Action item: Could you continue the military memoir "Soldiers of the King, Part Three" from the point where it stops, picking up after its final line?

Saturday, 13 November 2010

Soldiers of the King, Part Three

Continued from  HERE . 
  
We stopped in Malta for a night and luxuriated in a fine drizzle, the first rain I had seen for more than a year. On landing in England we were deposited in Tottenham Court Road underground station which was being used as a rather cosy holding camp.

There we heard the news that Lilibet had replaced Bertie, which  meant that I had become a Soldier of the Queen. This made me feel rather Victorian; I imagined myself and my men, bayonets fixed, red jackets with brass buttons gleaming in the African sun, advancing fearlessly under a shower of assegais, ready to give the Matabele horde a real pasting. But, of course, I would have been no use at that sort of thing.

The War Office Selection Board was not too difficult for me; my fellow candidates were mostly rather callow youths so although I lacked the aristocratic background of most of them my advanced age, deep tan and camel flashes gave me some kind of cachet which enabled me to compete. Anyway, I passed.

Then, finally, I found myself at last where I had been trying to get to for most of my military career, Mons Officer Cadet School, where I became one of the 40,000 cadets who passed through the hands of the legendary Regimental Sergeant-Major R Brittain, MBE, Coldstream Guards, a fearsome but basically kindly man. He had become the best-known soldier in the country, having appeared in a number of films, some in a character part and some as himself; he was very proud of this and if he saw eyes straying as he strolled down the ranks standing to attention he would bark "Don't look at me! If you want to see me, go to the pictures".

We spent a lot of time standing to attention and I still remember the mantra which tells you exactly how to assume the position:
HeadupChininChestoutStomachinEyestothefront*
HeelstogetherFeetatanangleoffortyfivedegrees
ThumbsinlinewiththeseamofthetrousersSTANDPUFFEKLYSTIW!

Raw data:
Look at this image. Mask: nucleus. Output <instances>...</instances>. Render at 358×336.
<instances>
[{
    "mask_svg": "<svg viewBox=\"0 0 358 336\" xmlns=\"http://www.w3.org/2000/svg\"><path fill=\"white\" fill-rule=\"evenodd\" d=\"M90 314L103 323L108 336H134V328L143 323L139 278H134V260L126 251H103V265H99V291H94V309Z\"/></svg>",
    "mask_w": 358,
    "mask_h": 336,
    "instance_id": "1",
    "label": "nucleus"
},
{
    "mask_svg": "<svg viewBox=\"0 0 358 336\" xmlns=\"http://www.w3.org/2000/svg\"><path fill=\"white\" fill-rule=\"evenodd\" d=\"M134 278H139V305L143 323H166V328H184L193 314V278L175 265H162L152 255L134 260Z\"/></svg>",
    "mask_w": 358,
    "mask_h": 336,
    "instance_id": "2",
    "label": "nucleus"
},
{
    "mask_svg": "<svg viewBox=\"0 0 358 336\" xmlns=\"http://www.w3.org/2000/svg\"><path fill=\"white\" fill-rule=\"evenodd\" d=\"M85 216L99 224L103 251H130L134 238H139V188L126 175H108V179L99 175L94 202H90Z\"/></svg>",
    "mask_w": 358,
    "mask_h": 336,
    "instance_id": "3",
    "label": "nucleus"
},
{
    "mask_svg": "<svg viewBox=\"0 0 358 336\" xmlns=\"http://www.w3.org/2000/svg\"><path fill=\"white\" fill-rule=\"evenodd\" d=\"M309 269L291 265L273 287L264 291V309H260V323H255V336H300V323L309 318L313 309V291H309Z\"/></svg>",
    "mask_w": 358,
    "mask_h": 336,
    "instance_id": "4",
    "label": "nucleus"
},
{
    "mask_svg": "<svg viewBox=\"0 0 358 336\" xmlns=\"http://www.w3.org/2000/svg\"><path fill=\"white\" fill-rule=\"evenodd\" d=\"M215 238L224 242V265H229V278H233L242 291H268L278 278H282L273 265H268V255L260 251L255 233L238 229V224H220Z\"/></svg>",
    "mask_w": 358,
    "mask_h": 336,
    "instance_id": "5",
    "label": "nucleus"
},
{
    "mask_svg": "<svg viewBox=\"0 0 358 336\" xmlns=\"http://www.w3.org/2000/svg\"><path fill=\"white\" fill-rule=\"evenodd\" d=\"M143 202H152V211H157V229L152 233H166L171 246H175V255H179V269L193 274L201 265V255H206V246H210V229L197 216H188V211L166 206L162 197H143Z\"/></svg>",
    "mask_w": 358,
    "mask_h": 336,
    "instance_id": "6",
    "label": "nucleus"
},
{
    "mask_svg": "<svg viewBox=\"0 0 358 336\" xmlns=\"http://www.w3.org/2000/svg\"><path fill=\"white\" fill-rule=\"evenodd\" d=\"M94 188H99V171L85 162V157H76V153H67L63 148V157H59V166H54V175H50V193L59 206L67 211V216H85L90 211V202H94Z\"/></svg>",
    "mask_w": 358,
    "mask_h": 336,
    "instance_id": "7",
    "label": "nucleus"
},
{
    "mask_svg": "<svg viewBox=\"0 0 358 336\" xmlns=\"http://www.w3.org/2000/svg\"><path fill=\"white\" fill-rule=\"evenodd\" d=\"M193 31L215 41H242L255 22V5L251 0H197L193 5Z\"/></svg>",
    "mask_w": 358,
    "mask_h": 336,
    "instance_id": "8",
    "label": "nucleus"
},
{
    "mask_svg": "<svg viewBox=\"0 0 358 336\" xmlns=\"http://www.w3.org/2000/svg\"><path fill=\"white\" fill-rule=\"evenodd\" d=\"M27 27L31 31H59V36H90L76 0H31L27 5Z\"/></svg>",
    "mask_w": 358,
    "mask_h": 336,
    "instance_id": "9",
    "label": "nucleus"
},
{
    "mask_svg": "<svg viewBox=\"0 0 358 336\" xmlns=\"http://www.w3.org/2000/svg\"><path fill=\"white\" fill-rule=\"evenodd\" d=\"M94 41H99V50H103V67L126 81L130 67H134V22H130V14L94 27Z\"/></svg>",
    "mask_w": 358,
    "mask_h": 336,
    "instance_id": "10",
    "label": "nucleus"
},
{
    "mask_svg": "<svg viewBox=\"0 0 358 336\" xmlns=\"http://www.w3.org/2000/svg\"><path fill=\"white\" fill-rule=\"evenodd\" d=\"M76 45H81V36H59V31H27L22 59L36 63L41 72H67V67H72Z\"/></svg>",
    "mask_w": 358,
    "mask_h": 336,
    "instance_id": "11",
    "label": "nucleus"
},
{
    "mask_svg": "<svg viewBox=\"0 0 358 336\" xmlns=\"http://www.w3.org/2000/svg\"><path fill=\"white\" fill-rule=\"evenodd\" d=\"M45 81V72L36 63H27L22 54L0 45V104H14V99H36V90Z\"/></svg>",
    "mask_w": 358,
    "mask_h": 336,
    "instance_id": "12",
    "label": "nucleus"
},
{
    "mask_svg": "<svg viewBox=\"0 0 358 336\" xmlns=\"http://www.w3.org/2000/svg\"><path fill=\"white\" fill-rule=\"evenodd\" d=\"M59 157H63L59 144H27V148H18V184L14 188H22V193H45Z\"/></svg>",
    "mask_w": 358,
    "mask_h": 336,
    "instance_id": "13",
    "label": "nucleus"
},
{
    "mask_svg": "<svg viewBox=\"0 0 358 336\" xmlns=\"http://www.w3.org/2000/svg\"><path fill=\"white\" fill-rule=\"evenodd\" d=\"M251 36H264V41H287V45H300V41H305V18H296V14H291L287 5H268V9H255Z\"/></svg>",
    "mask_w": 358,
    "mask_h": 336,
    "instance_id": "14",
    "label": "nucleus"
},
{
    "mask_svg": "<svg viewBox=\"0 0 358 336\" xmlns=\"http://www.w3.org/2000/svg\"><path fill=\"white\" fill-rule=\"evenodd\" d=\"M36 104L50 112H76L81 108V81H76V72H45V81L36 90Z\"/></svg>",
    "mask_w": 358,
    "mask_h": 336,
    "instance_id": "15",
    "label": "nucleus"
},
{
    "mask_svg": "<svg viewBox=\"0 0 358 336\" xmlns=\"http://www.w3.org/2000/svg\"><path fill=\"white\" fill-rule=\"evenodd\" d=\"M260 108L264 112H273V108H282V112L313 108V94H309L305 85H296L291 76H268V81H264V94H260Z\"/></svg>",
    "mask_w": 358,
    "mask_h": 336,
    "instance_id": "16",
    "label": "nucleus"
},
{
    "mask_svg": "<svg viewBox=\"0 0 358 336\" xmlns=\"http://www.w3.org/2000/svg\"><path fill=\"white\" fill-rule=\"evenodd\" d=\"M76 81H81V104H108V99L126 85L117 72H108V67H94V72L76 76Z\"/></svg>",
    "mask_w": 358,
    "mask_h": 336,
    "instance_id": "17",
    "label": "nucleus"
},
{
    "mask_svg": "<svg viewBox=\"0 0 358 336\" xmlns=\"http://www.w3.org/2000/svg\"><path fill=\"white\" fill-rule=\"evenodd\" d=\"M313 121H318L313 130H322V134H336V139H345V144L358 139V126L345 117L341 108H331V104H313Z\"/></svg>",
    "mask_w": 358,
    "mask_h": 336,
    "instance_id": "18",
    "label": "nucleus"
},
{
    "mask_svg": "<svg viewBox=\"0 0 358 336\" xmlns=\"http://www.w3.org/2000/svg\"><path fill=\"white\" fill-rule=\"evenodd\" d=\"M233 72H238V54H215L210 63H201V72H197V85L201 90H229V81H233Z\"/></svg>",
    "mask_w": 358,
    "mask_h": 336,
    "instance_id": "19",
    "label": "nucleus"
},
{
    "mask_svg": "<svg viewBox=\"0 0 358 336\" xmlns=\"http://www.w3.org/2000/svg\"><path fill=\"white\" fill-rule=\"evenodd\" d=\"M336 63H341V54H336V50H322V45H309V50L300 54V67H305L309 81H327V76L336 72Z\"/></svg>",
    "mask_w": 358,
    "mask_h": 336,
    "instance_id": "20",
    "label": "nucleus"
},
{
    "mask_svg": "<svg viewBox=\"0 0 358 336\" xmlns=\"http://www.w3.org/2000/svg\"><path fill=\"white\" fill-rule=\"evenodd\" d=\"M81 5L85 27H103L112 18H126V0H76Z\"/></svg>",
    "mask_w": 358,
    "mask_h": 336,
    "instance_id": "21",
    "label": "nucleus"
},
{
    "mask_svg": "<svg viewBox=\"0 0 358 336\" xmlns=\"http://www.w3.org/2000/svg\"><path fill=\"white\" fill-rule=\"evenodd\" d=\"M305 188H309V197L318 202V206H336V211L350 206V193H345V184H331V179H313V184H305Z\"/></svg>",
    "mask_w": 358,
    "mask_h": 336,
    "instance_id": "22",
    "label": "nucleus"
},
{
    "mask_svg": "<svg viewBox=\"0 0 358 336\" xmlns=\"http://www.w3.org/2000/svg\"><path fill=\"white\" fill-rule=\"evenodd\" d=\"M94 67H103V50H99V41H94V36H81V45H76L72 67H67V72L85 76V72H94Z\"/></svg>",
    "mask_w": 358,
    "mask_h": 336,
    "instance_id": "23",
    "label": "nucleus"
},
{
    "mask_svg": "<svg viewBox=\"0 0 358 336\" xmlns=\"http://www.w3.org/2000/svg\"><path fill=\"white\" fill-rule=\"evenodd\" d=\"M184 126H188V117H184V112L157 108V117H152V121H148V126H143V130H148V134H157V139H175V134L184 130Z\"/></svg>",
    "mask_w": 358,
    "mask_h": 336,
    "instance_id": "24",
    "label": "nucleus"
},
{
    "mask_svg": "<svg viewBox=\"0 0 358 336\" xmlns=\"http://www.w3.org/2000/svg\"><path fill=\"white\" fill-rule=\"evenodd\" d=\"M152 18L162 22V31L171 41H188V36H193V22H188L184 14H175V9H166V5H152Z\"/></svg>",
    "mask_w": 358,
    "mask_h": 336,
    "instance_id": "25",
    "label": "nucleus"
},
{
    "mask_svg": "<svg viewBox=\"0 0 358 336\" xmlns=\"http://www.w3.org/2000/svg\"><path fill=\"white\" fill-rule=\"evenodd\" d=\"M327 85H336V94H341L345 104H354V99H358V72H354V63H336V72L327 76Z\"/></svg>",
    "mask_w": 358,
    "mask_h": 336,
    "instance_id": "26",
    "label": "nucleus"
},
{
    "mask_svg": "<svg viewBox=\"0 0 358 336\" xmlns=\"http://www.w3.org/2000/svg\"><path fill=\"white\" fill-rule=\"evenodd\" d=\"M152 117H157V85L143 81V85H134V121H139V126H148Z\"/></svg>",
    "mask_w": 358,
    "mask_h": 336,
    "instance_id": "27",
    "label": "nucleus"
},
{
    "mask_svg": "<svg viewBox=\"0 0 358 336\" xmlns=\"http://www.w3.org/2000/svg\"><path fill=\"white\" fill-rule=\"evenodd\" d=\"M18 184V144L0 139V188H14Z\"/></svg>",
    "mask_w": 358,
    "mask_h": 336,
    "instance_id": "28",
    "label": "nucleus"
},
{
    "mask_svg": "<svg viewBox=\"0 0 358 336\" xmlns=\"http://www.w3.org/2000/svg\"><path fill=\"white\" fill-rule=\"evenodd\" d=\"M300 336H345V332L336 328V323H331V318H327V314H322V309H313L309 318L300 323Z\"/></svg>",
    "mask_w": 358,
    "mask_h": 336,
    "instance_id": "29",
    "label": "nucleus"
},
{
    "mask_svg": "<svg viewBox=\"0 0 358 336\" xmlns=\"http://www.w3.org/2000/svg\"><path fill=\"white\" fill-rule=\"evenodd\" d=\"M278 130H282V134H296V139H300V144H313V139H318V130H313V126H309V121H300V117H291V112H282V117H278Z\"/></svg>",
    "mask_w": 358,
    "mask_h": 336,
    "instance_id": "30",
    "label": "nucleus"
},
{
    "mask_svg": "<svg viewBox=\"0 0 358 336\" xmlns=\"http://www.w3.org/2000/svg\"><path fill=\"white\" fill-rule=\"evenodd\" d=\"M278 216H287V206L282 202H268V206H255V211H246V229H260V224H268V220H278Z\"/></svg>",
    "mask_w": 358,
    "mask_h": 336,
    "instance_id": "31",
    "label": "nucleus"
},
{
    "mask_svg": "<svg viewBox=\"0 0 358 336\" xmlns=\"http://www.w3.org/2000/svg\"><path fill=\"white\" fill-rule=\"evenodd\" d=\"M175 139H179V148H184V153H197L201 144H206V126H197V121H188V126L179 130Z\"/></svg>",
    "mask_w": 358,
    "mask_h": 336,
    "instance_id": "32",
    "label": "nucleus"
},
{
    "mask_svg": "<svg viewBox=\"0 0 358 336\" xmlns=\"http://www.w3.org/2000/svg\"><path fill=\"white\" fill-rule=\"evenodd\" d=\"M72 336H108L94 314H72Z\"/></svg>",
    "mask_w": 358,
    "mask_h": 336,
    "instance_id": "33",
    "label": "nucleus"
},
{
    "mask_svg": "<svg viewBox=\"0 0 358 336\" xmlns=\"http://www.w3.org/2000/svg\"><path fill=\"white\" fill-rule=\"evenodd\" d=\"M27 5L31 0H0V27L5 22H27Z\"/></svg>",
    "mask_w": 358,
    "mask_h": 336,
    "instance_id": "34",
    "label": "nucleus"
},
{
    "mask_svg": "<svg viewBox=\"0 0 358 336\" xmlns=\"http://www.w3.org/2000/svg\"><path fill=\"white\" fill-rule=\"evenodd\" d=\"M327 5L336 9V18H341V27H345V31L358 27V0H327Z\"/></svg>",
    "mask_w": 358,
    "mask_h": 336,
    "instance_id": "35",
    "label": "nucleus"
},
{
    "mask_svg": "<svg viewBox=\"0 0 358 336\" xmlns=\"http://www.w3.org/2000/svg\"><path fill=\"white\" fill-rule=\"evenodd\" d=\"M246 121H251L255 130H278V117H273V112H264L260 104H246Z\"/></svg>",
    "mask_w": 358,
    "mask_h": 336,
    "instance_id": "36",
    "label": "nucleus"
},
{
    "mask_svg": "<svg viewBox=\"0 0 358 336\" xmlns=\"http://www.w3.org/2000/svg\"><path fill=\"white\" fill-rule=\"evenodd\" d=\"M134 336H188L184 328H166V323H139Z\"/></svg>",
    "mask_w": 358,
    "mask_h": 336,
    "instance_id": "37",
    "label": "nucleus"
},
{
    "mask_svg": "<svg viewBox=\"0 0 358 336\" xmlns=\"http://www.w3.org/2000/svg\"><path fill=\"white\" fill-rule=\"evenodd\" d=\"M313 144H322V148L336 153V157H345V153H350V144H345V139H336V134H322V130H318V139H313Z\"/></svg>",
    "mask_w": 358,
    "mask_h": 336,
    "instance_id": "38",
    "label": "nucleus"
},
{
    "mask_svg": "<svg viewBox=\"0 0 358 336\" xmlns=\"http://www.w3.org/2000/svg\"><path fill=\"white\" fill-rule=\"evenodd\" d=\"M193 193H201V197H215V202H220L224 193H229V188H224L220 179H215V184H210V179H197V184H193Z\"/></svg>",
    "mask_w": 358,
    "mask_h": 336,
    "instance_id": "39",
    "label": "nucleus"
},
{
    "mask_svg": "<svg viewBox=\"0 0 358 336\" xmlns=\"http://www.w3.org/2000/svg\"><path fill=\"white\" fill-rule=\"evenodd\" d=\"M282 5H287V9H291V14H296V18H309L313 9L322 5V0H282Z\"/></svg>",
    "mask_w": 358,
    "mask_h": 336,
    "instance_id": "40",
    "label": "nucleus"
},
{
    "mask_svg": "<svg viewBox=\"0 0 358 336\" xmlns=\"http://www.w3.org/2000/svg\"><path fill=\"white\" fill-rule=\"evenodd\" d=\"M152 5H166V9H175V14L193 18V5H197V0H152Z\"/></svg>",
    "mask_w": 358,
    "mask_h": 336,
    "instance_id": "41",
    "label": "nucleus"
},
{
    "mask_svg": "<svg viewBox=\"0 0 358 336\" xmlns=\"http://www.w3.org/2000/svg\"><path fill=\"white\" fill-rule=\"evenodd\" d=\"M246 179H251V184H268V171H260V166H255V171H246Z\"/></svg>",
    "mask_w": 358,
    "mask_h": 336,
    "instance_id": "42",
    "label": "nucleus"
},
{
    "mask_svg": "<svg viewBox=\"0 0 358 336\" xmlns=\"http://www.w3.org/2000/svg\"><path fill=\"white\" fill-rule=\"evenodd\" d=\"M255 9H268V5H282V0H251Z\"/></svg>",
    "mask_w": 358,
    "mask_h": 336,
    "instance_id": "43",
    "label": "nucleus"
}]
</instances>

Response below:
It is worrying to think that there are now two generations of young and not-so-young men who have no idea how to do this; lacking this skill and some others, they will be absolutely nonplussed if they are ever called up to defend us from Mongol hordes, or a nuclear-armed rogue state, or whoever.

I enjoyed the fourteen weeks at Mons and after it was over not only was I able at last to put on the hat I had coveted for so long (I lashed out and had one made to measure; it cost me a weeks' pay) and the little stick, and at the passing-out parade I got to carry a (blunt) sword and give the order to fix bayonets.

But my pleasure in such glories was short-lived: the only really remarkable thing about my two years' National Service was that after all the messing about on the Suez Canal only ten weeks elapsed between gaining a commission and being demobbed.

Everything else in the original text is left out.